Bei aller Aufmerksamkeit, die heute schon der Lehrlingsausbildung gewidmet wurde, ist darauf hinzuweisen, daß wir viel Phantasie und Kreativität brauchen, weil die Facharbeiter der Zukunft nicht unbedingt die Lehrlinge von heute sein werden. Die Facharbeiter auf einem bestimmten Niveau der Zukunft sind die Abgänger der Fachhochschule. Wir müssen damit rechnen, daß Arbeit, die jetzt von Lehrlingen verrichtet wird, durch Verschwinden, sage ich jetzt einmal in aller Kürze, wegfällt.
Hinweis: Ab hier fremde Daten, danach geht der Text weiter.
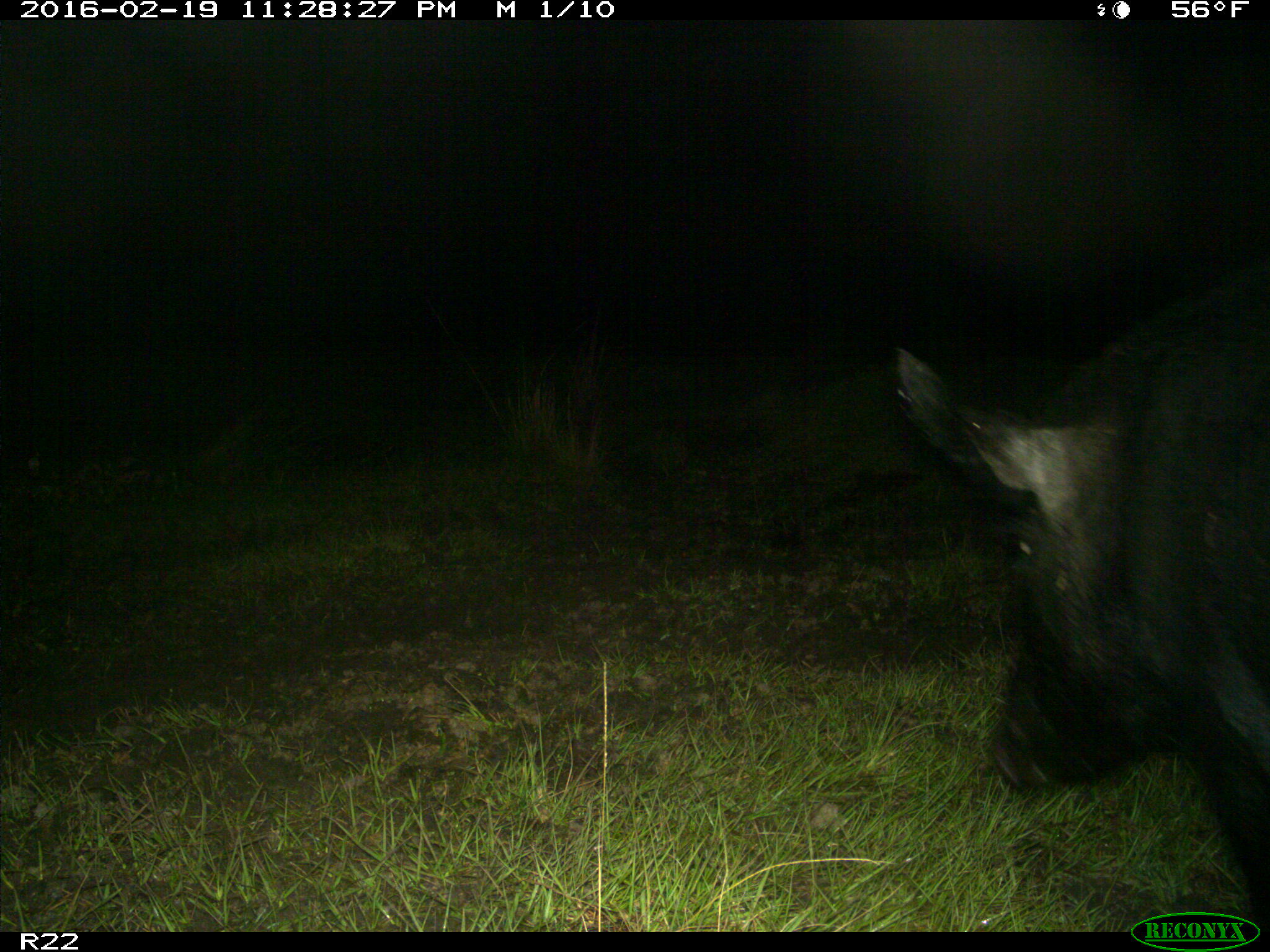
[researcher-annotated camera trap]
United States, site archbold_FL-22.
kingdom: Animalia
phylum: Chordata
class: Mammalia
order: Artiodactyla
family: Suidae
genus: Sus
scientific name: Sus scrofa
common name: wild boar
Sus scrofa (wild boar).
Das heißt: Konzentration nicht nur auf eine Sparte, sondern auf mehrere gleichzeitig, und zwar gerade deshalb, weil wir die Zukunft nicht vorhersagen können im klassischen Sinn. (Beifall bei der ÖVP. – Präsident Dr. Fischer übernimmt den Vorsitz.) Ich glaube, daß der Club of Rome einer der letzten war, der das für sich in Anspruch nahm. Weil wir die Zukunft nicht vorhersagen können, müssen wir uns auf sie vorbereiten.